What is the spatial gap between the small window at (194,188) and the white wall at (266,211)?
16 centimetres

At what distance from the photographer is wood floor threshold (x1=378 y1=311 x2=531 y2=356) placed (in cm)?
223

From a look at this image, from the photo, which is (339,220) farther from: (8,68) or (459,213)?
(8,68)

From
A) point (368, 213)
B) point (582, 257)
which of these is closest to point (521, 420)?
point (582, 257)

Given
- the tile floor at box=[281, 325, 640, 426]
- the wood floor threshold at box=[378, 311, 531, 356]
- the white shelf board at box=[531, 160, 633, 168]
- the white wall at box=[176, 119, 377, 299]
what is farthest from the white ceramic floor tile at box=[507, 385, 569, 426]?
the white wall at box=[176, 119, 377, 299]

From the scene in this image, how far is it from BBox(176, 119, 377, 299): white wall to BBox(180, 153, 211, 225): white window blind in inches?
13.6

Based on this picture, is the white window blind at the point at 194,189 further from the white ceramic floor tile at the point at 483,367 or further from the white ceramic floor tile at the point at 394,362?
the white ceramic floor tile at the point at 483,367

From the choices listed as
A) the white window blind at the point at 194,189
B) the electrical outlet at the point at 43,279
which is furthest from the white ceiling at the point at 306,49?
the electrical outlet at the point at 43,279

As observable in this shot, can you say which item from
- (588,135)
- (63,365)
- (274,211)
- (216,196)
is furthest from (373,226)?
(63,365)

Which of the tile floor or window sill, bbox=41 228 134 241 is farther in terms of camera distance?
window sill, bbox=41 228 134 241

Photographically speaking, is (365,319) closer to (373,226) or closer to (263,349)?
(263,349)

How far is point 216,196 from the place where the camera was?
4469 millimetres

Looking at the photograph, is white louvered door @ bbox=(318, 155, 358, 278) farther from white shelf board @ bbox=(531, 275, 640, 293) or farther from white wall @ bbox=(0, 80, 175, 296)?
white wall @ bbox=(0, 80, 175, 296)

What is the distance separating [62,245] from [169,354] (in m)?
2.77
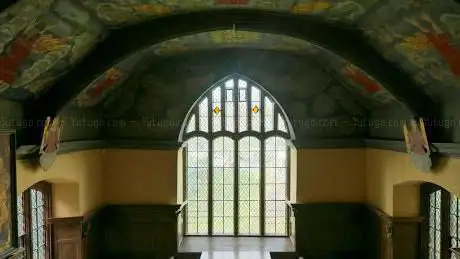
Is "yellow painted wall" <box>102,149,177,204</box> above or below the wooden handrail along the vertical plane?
above

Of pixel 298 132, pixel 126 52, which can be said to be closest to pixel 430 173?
pixel 298 132

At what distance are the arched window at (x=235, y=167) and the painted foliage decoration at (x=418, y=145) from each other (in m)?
3.53

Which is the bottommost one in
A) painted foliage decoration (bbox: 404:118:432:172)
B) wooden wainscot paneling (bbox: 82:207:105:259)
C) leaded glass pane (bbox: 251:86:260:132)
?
wooden wainscot paneling (bbox: 82:207:105:259)

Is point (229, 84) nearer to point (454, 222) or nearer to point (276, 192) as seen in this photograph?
point (276, 192)

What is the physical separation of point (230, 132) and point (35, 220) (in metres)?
4.49

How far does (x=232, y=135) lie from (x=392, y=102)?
3.71 metres

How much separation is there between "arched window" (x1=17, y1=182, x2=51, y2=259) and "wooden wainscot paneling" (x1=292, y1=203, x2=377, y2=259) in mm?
4949

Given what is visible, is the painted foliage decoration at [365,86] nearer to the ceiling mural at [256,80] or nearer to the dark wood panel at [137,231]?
the ceiling mural at [256,80]

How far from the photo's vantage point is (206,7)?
7.12m

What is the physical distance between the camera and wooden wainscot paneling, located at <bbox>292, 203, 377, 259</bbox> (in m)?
10.8

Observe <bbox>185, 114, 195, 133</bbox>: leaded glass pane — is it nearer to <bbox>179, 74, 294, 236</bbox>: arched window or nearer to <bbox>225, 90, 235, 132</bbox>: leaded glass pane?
<bbox>179, 74, 294, 236</bbox>: arched window

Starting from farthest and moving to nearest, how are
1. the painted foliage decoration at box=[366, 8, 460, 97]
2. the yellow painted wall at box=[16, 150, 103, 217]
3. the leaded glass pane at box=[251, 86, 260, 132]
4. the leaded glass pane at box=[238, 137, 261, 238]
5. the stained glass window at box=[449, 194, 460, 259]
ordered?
the leaded glass pane at box=[238, 137, 261, 238] → the leaded glass pane at box=[251, 86, 260, 132] → the yellow painted wall at box=[16, 150, 103, 217] → the stained glass window at box=[449, 194, 460, 259] → the painted foliage decoration at box=[366, 8, 460, 97]

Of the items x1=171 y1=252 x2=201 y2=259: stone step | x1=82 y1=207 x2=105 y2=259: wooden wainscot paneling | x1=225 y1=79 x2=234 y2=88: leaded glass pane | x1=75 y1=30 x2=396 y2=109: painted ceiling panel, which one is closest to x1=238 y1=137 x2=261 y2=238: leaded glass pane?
x1=225 y1=79 x2=234 y2=88: leaded glass pane

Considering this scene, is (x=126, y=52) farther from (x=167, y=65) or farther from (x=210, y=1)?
(x=167, y=65)
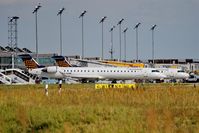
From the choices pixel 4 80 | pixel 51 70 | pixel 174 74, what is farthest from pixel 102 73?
pixel 4 80

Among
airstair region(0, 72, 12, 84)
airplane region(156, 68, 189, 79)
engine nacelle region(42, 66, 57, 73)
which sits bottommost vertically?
airstair region(0, 72, 12, 84)

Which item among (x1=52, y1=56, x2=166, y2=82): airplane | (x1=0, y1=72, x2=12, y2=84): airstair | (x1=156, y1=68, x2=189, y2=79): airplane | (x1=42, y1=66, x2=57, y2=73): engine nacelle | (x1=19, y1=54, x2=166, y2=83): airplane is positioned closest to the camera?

--

_The task_
Print every row above word for word, leaving out the pictures.

_Reply to the task_
What is the spatial gap between the small window at (194,188) and the white wall at (266,211)?
16 centimetres

At what distance from the photographer is wood floor threshold (x1=378 y1=311 x2=531 y2=356) placed (in cm)?
223

From a look at this image, from the photo, which is (339,220) farther from: (8,68) or (459,213)?
(8,68)

From
A) point (368, 213)
B) point (582, 257)
which of these is closest to point (521, 420)?
point (582, 257)

Given
- the tile floor at box=[281, 325, 640, 426]
- the wood floor threshold at box=[378, 311, 531, 356]
- the white shelf board at box=[531, 160, 633, 168]
- the white wall at box=[176, 119, 377, 299]
what is farthest from the white ceramic floor tile at box=[507, 385, 569, 426]?
the white wall at box=[176, 119, 377, 299]

From the scene in this image, how far is it from BBox(176, 119, 377, 299): white wall to BBox(180, 153, 211, 225): white window blind in inches?
13.6

Based on this picture, is the white window blind at the point at 194,189 further from the white ceramic floor tile at the point at 483,367 or further from the white ceramic floor tile at the point at 394,362?
the white ceramic floor tile at the point at 483,367

From the choices listed as
A) the white window blind at the point at 194,189
B) the electrical outlet at the point at 43,279
which is furthest from the white ceiling at the point at 306,49?
the electrical outlet at the point at 43,279

As observable in this shot, can you say which item from
- (588,135)
- (63,365)
- (274,211)
- (216,196)
is furthest from (373,226)?
(63,365)

Which of the tile floor or window sill, bbox=41 228 134 241 is farther in terms of camera distance?
window sill, bbox=41 228 134 241

Photographically speaking, is (365,319) closer to (373,226) or closer to (263,349)?
(263,349)

How far is point 216,196 from the place where the camera was?
4469 millimetres

Looking at the photograph, is white louvered door @ bbox=(318, 155, 358, 278) farther from white shelf board @ bbox=(531, 275, 640, 293) or farther from white wall @ bbox=(0, 80, 175, 296)?
white wall @ bbox=(0, 80, 175, 296)

What is the distance separating [62,245] from [169,354] (in m)?
2.77
Is "yellow painted wall" <box>102,149,177,204</box> above or below the wooden handrail along the vertical plane?
above

Of pixel 298 132, pixel 126 52, which can be said to be closest to pixel 430 173?
pixel 298 132

At what distance are the arched window at (x=235, y=167) and the painted foliage decoration at (x=418, y=145) from each other (in m)?
3.53

Which is the bottommost one in
A) painted foliage decoration (bbox: 404:118:432:172)
B) wooden wainscot paneling (bbox: 82:207:105:259)
C) leaded glass pane (bbox: 251:86:260:132)
?
wooden wainscot paneling (bbox: 82:207:105:259)

Is point (229, 84) nearer to point (454, 222) or nearer to point (276, 192) as seen in this photograph?
point (276, 192)

What is the physical separation of point (230, 132) and point (35, 220) (in metres)?
4.49

How far does (x=232, y=135) lie from (x=392, y=102)?
3.71 metres

How much separation is there between "arched window" (x1=17, y1=182, x2=51, y2=259) and "wooden wainscot paneling" (x1=292, y1=203, x2=377, y2=259) in mm?
4949

Given what is visible, is the painted foliage decoration at [365,86] nearer to the ceiling mural at [256,80] or nearer to the dark wood panel at [137,231]?
the ceiling mural at [256,80]

How far from the photo's vantage point is (206,7)?
7.12m

What is the physical distance between the camera and wooden wainscot paneling, located at <bbox>292, 203, 377, 259</bbox> (in m)?
10.8

Observe <bbox>185, 114, 195, 133</bbox>: leaded glass pane — is it nearer to <bbox>179, 74, 294, 236</bbox>: arched window or nearer to <bbox>225, 90, 235, 132</bbox>: leaded glass pane?
<bbox>179, 74, 294, 236</bbox>: arched window

Starting from farthest and moving to nearest, how are
1. the painted foliage decoration at box=[366, 8, 460, 97]
2. the yellow painted wall at box=[16, 150, 103, 217]
3. the leaded glass pane at box=[251, 86, 260, 132]
4. the leaded glass pane at box=[238, 137, 261, 238]
5. the stained glass window at box=[449, 194, 460, 259]
ordered?
the leaded glass pane at box=[238, 137, 261, 238] → the leaded glass pane at box=[251, 86, 260, 132] → the yellow painted wall at box=[16, 150, 103, 217] → the stained glass window at box=[449, 194, 460, 259] → the painted foliage decoration at box=[366, 8, 460, 97]

Of the items x1=171 y1=252 x2=201 y2=259: stone step | x1=82 y1=207 x2=105 y2=259: wooden wainscot paneling | x1=225 y1=79 x2=234 y2=88: leaded glass pane | x1=75 y1=30 x2=396 y2=109: painted ceiling panel, which one is closest to x1=238 y1=137 x2=261 y2=238: leaded glass pane?
x1=225 y1=79 x2=234 y2=88: leaded glass pane

Considering this scene, is (x=126, y=52) farther from (x=167, y=65) or farther from (x=210, y=1)?
(x=167, y=65)
From the choices pixel 4 80 | pixel 51 70 | pixel 174 74, what is farthest from pixel 102 73?
pixel 4 80

Among
airstair region(0, 72, 12, 84)
airplane region(156, 68, 189, 79)
engine nacelle region(42, 66, 57, 73)
which sits bottommost vertically?
airstair region(0, 72, 12, 84)

Which item among (x1=52, y1=56, x2=166, y2=82): airplane | (x1=0, y1=72, x2=12, y2=84): airstair | (x1=156, y1=68, x2=189, y2=79): airplane | (x1=42, y1=66, x2=57, y2=73): engine nacelle | (x1=19, y1=54, x2=166, y2=83): airplane is positioned closest to the camera?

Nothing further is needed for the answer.